**TASK REQUIREMENTS**
Write the next part of the passage about Harris and his December 1860 secession address to the Georgia General Assembly, picking up right after its last sentence.

**TEXT SEGMENT**
His best-known opinion was Mitchell v. Wells, decided in 1859.[4][5] The case prohibited a formerly enslaved woman from inheriting from the estate of her white father.
In essence, it held that once someone was a slave in Mississippi she would always be considered a slave, even though her father (and owner) had taken her to Ohio and freed her. The case illustrates the extreme southern position; it illustrates the uncompromising nature of southern law on the eve of Civil War.[6]
In 1860 President James Buchanan tendered him the appointment to a seat on the Supreme Court of the United States, but Harris declined "because of the impending secession".[2]
Instead of taking a seat on the Supreme Court, Harris took a position as a commissioner to Georgia, in which he was appointed by Mississippi Governor, John J. Pettus.[6]
On December 17, 1860, Harris delivered an address to the Georgia General Assembly, in Milledgeville, supporting secession:
"I am instructed by the resolution from which I derive my mission, to inform the State of Georgia, that Mississippi has passed an act calling a convention of her people, to consider the present threatening relations of the Northern and Southern sections of the Confederacy -- aggravated by the recent election of a President, upon principles of hostility to the States of the South; and to express the earnest hope of Mississippi, that this State will co-operate with her in the adoption of efficient measures for their common defence and safety.
It will be remembered, that the violation of our constitutional rights, which has caused such universal dissatisfaction in the South, is not of recent date. Ten years since, this Union was rocked from centre to circumference, by the very same outrages, of which we now complain, only now 'aggravated' by the recent election. Nothing but her devotion to the Union our Fathers made, induced the South, then, to yield to a compromise...The North pledged anew her faith to yield to us our constitutional rights in relation to slave property. They are now, and have been ever since that act, denied to us, until her broken faith and impudent threats, had become almost insufferable before the late election...

**RECORD EXCERPTS**
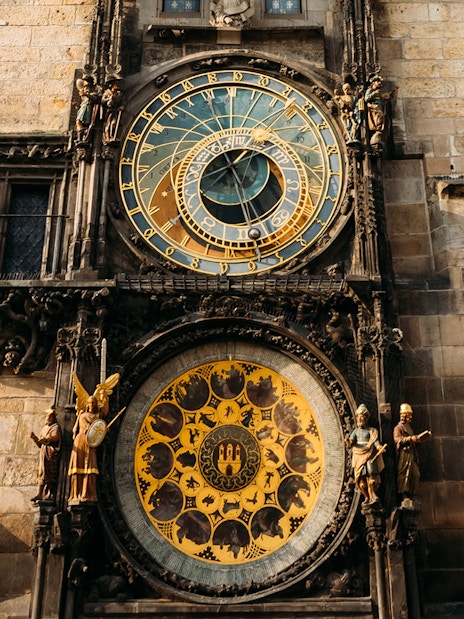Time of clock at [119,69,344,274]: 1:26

---

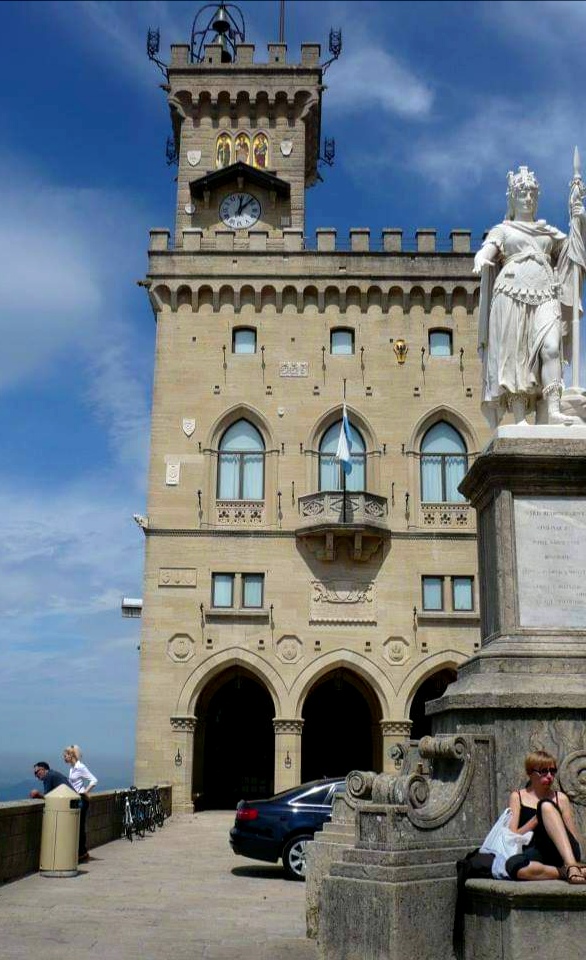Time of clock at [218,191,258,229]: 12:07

**RIGHT ANSWER**
They have demanded, and now demand, equality between the white and negro races, under our Constitution; equality in representation, equality in the right of suffrage, equality in the honors and emoluments of office, equality in the social circle, equality in the rights of matrimony. The cry has been, and now is, 'that slavery must cease, or American liberty must perish,' that 'the success of Black Republicanism is the triumph of anti-slavery,' 'a revolution in the tendencies of the government that must be carried out...
Our fathers made this a government for the white man, rejecting the negro, as an ignorant, inferior, barbarian race, incapable of self-government, and not, therefore, entitled to be associated with the white man upon terms of civil, political, or social equality.
This new administration comes into power, under the solemn pledge to overturn and strike down this great feature of our Union, without which it would never have been formed, and to substitute in its stead their new theory of the universal equality of the black and white races.
Our fathers secured to us, by our Constitutional Union, now being overturned by this Black Republican rule, protection to life, liberty and property, all over the Union, and wherever its flag was unfurled, whether on land or sea.
Under this wretched, lawless spirit and policy, now usurping the control of that government, citizens of the South have been deprived of their property, and for attempting to seek the redress promised by the compromise laws, have lost their liberty and their lives.
Equality of rights secured to white men, in equal sovereign States, is among the most prominent features of the Constitution under which we have so long lived.
Mississippi is firmly convinced that there is but one alternative:
This new union with Lincoln Black Republicans and free negroes, without slavery, or, slavery under our old constitutional bond of union, without Lincoln Black Republicans, or free negroes either, to molest us.
If we take the former, then submission to negro equality is our fate. if the latter, then secession is inevitable -- each State for itself and by itself, but with a view to the immediate formation of a Southern Confederacy, under our present Constitution, by such of the slave-holding States as shall agree in their conventions to unite with us...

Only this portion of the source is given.